SELECTED TEXT
§ §

Methuen: Mayor, superintendent agree on $79M budget for schools

METHUEN — The mayor and the superintendent of schools reached an agreement on a school budget proposal for next year totaling about $79 million after several days of negotiating and a nudge from the state to up spending.

The School Committee last month approved an $80 million spending plan proposed by Superintendent Judith Scannell, with only Mayor Stephen Zanni, who as mayor serves as chairman of the school committee, voting no.

Zanni told Scannell to pare back her request by $700,000, which would have brought the budget to the minimum required by the state, the level at which Methuen typically funds its schools.

But after a meeting with state education officials, Zanni added $356,060 to his bottom line at the officials’ request partly to begin repaying a penalty the state Department of Elementary and Secondary Education says the city owes the schools for years of underfunding and partly to win approval for an energy efficiency project that includes upgrades to the high school ice rink.

§ §

EXCERPTED RECORDS
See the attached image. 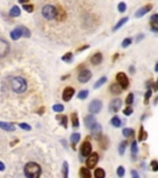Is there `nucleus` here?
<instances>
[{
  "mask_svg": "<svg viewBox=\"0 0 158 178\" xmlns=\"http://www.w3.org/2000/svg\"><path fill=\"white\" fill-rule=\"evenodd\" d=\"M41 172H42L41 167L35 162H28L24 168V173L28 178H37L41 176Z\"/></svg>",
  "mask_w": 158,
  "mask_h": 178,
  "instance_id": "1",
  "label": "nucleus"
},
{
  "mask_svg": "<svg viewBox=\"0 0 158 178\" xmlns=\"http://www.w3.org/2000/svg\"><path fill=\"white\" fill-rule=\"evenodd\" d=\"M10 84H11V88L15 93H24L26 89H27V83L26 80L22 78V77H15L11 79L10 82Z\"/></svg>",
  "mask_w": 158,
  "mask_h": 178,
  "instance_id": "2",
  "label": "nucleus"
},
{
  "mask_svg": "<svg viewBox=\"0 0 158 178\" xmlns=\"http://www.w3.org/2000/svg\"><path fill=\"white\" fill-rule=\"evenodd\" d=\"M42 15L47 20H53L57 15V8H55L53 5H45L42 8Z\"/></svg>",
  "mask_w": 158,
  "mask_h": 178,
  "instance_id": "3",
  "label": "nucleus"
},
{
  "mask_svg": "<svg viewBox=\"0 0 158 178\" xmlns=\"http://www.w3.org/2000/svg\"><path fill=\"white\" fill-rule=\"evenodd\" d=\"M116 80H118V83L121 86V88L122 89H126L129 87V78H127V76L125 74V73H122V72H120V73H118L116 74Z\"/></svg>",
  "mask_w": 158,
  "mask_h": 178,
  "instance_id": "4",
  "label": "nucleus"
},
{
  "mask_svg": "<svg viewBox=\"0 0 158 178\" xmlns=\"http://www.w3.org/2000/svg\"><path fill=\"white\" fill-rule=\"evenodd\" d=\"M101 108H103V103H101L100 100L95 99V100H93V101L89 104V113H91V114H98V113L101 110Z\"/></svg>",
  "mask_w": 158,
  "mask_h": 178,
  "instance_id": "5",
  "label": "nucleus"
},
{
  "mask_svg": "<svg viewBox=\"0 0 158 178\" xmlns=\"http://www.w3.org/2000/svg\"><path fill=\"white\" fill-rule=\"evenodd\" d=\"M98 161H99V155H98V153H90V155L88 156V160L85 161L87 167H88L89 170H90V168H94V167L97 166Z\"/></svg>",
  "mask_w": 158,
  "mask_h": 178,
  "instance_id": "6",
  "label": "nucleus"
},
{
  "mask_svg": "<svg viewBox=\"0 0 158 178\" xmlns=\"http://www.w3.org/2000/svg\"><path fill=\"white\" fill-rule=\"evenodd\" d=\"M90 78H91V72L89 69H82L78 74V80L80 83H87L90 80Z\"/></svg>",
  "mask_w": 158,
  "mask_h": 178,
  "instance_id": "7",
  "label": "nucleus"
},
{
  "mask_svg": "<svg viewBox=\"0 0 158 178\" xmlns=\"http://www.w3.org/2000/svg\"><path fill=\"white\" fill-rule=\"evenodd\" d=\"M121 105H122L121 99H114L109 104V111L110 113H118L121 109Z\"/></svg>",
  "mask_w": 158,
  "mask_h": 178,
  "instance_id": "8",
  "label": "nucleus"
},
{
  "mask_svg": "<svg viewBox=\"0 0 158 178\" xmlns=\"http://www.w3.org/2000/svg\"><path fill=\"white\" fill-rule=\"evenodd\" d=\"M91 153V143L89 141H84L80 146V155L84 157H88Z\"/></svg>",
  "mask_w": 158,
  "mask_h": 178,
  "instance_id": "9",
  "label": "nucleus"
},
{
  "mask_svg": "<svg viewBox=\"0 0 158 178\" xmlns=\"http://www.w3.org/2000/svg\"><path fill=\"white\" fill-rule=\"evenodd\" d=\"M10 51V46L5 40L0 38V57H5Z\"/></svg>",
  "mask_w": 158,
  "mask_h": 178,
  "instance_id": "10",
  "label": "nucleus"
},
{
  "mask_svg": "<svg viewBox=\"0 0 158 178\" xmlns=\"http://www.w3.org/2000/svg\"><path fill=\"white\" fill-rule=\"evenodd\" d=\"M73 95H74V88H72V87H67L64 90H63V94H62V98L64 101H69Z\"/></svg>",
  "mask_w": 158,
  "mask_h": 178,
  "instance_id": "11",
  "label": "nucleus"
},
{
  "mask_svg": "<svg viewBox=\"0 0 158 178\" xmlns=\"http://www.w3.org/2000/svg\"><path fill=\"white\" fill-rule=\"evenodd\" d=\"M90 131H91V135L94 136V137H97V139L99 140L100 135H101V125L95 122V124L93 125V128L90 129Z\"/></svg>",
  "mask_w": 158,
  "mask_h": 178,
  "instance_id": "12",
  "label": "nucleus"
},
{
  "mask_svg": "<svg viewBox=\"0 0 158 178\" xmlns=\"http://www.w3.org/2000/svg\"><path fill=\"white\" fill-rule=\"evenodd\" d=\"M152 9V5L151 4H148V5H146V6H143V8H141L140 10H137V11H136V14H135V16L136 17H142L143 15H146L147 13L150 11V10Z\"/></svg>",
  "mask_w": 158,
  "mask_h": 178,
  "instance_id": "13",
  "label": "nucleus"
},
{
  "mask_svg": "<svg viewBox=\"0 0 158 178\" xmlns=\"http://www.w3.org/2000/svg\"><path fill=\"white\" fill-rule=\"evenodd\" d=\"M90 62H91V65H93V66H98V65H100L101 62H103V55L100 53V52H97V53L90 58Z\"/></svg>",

§ §

THE TASK
Answer these from the Methuen school budget article:
(a) What total did the spending plan approved by the School Committee last month come to?
(b) By how much did Zanni tell Scannell to reduce her request?
(c) What amount did Zanni add to his bottom line after meeting with state education officials?

IN RESPONSE
(a) $80 million
(b) $700,000
(c) $356,060